| Exercise directions |
Please arrange every line of the data below as a numbered list, leaving out the blank lines.

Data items
==============================

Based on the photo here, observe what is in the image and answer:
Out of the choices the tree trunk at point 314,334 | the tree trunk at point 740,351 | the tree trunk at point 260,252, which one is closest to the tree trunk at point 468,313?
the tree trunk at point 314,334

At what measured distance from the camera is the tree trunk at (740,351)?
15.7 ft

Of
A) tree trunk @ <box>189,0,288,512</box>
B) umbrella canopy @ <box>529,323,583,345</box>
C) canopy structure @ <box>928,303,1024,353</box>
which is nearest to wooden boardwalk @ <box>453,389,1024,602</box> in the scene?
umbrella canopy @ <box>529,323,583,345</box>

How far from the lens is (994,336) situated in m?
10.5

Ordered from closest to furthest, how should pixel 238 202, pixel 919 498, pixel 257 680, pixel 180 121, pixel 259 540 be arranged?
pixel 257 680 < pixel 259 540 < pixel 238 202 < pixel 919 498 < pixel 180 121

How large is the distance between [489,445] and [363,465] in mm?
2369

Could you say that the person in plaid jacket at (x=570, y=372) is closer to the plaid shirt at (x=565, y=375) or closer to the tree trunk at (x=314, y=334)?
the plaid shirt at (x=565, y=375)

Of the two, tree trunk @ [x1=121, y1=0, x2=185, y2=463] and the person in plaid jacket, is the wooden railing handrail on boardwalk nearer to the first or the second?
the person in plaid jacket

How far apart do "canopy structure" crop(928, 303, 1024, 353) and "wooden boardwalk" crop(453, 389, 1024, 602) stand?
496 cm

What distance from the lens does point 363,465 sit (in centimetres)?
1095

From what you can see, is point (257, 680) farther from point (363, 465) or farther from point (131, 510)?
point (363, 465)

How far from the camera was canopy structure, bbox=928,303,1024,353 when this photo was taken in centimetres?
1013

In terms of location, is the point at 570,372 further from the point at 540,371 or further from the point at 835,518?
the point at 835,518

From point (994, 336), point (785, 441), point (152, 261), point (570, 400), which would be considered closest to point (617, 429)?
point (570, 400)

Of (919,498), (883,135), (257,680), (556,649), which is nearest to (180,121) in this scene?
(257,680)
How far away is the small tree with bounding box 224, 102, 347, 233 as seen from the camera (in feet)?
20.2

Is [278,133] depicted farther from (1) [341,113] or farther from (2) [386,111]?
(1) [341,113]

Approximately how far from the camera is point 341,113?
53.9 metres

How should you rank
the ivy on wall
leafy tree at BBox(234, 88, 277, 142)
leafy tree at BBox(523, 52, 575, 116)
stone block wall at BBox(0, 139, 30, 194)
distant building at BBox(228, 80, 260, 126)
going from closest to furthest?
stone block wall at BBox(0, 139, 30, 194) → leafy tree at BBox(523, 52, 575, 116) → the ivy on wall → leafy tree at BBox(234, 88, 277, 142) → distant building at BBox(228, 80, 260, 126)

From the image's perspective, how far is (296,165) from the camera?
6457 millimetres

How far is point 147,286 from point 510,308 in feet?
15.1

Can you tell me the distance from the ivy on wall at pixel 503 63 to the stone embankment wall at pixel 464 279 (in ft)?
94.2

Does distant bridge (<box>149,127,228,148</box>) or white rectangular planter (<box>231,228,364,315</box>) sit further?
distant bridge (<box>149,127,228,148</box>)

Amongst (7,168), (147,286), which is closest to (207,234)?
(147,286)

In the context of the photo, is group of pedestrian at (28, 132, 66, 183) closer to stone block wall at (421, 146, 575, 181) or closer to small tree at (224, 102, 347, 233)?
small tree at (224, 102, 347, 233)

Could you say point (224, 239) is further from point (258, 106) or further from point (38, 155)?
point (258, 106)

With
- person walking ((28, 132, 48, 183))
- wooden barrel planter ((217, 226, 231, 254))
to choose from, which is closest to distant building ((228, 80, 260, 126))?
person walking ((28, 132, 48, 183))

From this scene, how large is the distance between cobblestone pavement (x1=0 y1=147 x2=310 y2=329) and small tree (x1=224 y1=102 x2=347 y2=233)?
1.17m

==============================

| Solution to this task |
1. Based on the photo here, observe what is in the image and answer:
2. Out of the choices the tree trunk at point 314,334 | the tree trunk at point 740,351 | the tree trunk at point 260,252, which one is closest to the tree trunk at point 468,313?
3. the tree trunk at point 314,334
4. At what measured distance from the camera is the tree trunk at (740,351)?
5. 15.7 ft
6. Of
7. A) tree trunk @ <box>189,0,288,512</box>
8. B) umbrella canopy @ <box>529,323,583,345</box>
9. C) canopy structure @ <box>928,303,1024,353</box>
10. which is nearest to wooden boardwalk @ <box>453,389,1024,602</box> in the scene?
11. umbrella canopy @ <box>529,323,583,345</box>
12. How far from the lens is (994,336) situated in m?
13. 10.5
14. Ordered from closest to furthest, how should pixel 238 202, pixel 919 498, pixel 257 680, pixel 180 121, pixel 259 540 be arranged?
15. pixel 257 680 < pixel 259 540 < pixel 238 202 < pixel 919 498 < pixel 180 121
16. How large is the distance between [489,445] and [363,465] in mm?
17. 2369
18. Could you say that the person in plaid jacket at (x=570, y=372) is closer to the plaid shirt at (x=565, y=375) or closer to the tree trunk at (x=314, y=334)?
19. the plaid shirt at (x=565, y=375)
20. Of the two, tree trunk @ [x1=121, y1=0, x2=185, y2=463] and the person in plaid jacket, is the wooden railing handrail on boardwalk nearer to the first or the second?
21. the person in plaid jacket
22. How far apart do "canopy structure" crop(928, 303, 1024, 353) and "wooden boardwalk" crop(453, 389, 1024, 602) stand?
23. 496 cm
24. What distance from the lens does point 363,465 sit (in centimetres)?
25. 1095
26. From what you can see, is point (257, 680) farther from point (363, 465) or farther from point (131, 510)?
27. point (363, 465)
28. How far from the camera was canopy structure, bbox=928,303,1024,353 when this photo was taken in centimetres?
29. 1013
30. In terms of location, is the point at 570,372 further from the point at 540,371 or further from the point at 835,518?
31. the point at 835,518
32. From point (994, 336), point (785, 441), point (152, 261), point (570, 400), which would be considered closest to point (617, 429)?
33. point (570, 400)
34. Of (919,498), (883,135), (257,680), (556,649), which is nearest to (180,121) in this scene?
35. (257,680)
36. How far away is the small tree with bounding box 224, 102, 347, 233 as seen from the camera (in feet)?
37. 20.2
38. Is [278,133] depicted farther from (1) [341,113] or farther from (2) [386,111]?
39. (1) [341,113]
40. Approximately how far from the camera is point 341,113?
41. 53.9 metres
42. How should you rank
43. the ivy on wall
44. leafy tree at BBox(234, 88, 277, 142)
45. leafy tree at BBox(523, 52, 575, 116)
46. stone block wall at BBox(0, 139, 30, 194)
47. distant building at BBox(228, 80, 260, 126)
48. going from closest to furthest?
49. stone block wall at BBox(0, 139, 30, 194) → leafy tree at BBox(523, 52, 575, 116) → the ivy on wall → leafy tree at BBox(234, 88, 277, 142) → distant building at BBox(228, 80, 260, 126)
50. From the image's perspective, how far is (296,165) from the camera?
51. 6457 millimetres
52. How far is point 147,286 from point 510,308 in feet?
53. 15.1
54. Can you tell me the distance from the ivy on wall at pixel 503 63 to the stone embankment wall at pixel 464 279 (in ft)?
55. 94.2
56. Does distant bridge (<box>149,127,228,148</box>) or white rectangular planter (<box>231,228,364,315</box>) sit further?
57. distant bridge (<box>149,127,228,148</box>)
58. Amongst (7,168), (147,286), which is closest to (207,234)?
59. (147,286)
60. In the context of the photo, is group of pedestrian at (28, 132, 66, 183) closer to stone block wall at (421, 146, 575, 181) or closer to small tree at (224, 102, 347, 233)?
61. small tree at (224, 102, 347, 233)
62. Could you say point (224, 239) is further from point (258, 106) or further from point (38, 155)?
63. point (258, 106)
64. With
65. - person walking ((28, 132, 48, 183))
66. - wooden barrel planter ((217, 226, 231, 254))
67. to choose from, which is closest to distant building ((228, 80, 260, 126))?
68. person walking ((28, 132, 48, 183))
69. From this scene, how large is the distance between cobblestone pavement (x1=0 y1=147 x2=310 y2=329) and small tree (x1=224 y1=102 x2=347 y2=233)?
70. 1.17m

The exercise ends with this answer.